Mercury Has A Very Large Solid Inner Core

Mercury as seen by MESSENGER during its second flyby. NASA / JHUAPL / CIW / color mosaic by Jason Perry

Mercury might be the smallest planet in the Solar System but its mysteries are as big as any other planet's. A particularly intriguing one is to do with its disproportionally large metallic core, which occupies 85 percent of its volume.

The latest analysis suggests that its inner core is solid just like Earth’s. What's more, despite the fact that Mercury is so small, its inner core might be almost as big as our planet's. As reported in Geophysical Research Letters, the team estimates that the inner core's radius is 30 to 70 percent that of the outer (and molten) core.  

“Mercury’s interior is still active, due to the molten core that powers the planet’s weak magnetic field, relative to Earth’s,” lead author Antonio Genova, an assistant professor at the Sapienza University of Rome, said in a statement. “Mercury’s interior has cooled more rapidly than our planet’s. Mercury may help us predict how Earth’s magnetic field will change as the core cools.”

The study is based on observations collected by NASA’s MESSENGER probe, which studied Mercury for over four years, from March 2011 to April 2015. The spacecraft recorded both the gravity of the planet and its spin in precise detail. This allowed researchers to gain insights into the planet's interior.

An illustration of Mercury’s interior based on new research that shows the planet has a solid inner core. Antonio Genova

Mercury spins on its axis much more slowly than the other planets, completing a full rotation every 58 days. This rotation is not perfect. Similar to the spinning eggs experiment, the interior of the planet influences its overall rotation. Observations from Earth in 2007 suggested that the planet’s core was molten, but scientists couldn’t work out if there was a solid part within the molten core.

MESSENGER brought us new spin observations and was also able to produce detailed gravity maps of the planet. It flew about 200 kilometers (120 miles) from the surface, halving this distance in its final 12 months. The final low-altitude orbits provided excellent gravity measurements that made this study possible.

The researchers loaded the data into a computer program. By adjusting parameters, they were able to match the observations to the best model for the planet.
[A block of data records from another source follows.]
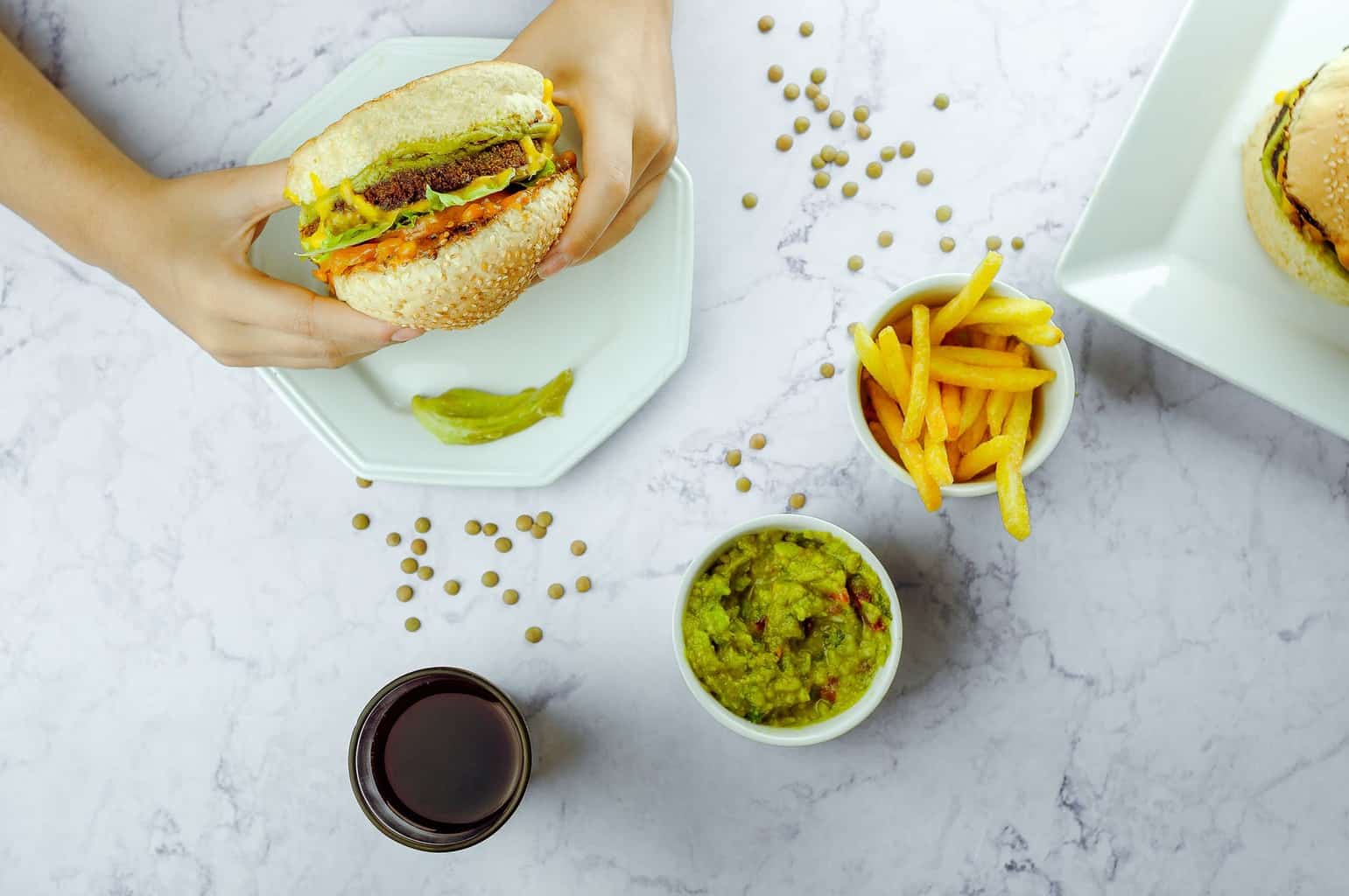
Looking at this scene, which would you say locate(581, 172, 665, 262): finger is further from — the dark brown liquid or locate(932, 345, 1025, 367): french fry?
the dark brown liquid

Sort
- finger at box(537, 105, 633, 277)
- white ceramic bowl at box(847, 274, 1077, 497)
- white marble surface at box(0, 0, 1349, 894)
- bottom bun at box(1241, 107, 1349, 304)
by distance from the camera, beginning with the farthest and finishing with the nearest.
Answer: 1. white marble surface at box(0, 0, 1349, 894)
2. bottom bun at box(1241, 107, 1349, 304)
3. white ceramic bowl at box(847, 274, 1077, 497)
4. finger at box(537, 105, 633, 277)

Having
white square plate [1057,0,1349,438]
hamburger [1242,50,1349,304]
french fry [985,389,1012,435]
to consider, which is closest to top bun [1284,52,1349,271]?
hamburger [1242,50,1349,304]

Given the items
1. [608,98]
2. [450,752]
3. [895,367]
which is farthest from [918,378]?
[450,752]

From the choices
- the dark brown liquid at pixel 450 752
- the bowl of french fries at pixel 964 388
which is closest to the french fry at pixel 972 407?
the bowl of french fries at pixel 964 388

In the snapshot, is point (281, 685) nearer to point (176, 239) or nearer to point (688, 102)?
point (176, 239)

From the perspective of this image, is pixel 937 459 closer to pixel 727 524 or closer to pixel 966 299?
pixel 966 299

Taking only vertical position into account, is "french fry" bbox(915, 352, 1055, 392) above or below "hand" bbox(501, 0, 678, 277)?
below
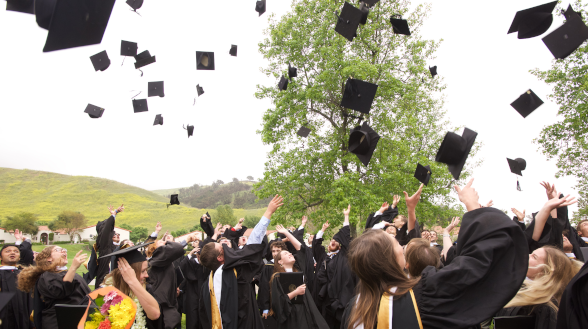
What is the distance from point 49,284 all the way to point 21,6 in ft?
10.4

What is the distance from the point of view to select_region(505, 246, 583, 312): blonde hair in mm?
2318

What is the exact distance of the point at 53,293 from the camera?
4.16 meters

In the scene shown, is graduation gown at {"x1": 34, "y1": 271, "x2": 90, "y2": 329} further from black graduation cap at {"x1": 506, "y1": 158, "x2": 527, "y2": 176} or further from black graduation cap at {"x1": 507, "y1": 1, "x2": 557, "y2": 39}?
black graduation cap at {"x1": 506, "y1": 158, "x2": 527, "y2": 176}

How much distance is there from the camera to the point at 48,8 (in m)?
2.69

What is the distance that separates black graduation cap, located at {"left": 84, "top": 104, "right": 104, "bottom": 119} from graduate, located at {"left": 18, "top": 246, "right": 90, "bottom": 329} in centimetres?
396

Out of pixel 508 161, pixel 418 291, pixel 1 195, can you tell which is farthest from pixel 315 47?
pixel 1 195

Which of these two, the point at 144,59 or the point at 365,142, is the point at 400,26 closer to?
the point at 365,142


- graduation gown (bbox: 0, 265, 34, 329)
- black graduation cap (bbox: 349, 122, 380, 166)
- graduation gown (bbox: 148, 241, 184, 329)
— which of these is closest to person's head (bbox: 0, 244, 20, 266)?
graduation gown (bbox: 0, 265, 34, 329)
And the best scenario sees Mercury with a large metallic inner core. Understanding this planet tells us more about Earth given the similarities between the cores, but it might also shed light on what is happening in planets around other stars.

“Every new bit of information about our Solar System helps us understand the larger universe,” Genova added.

The research highlights the importance of sending probes to investigate planets up close. The team thinks many more discoveries remain hidden in the extensive MESSENGER data.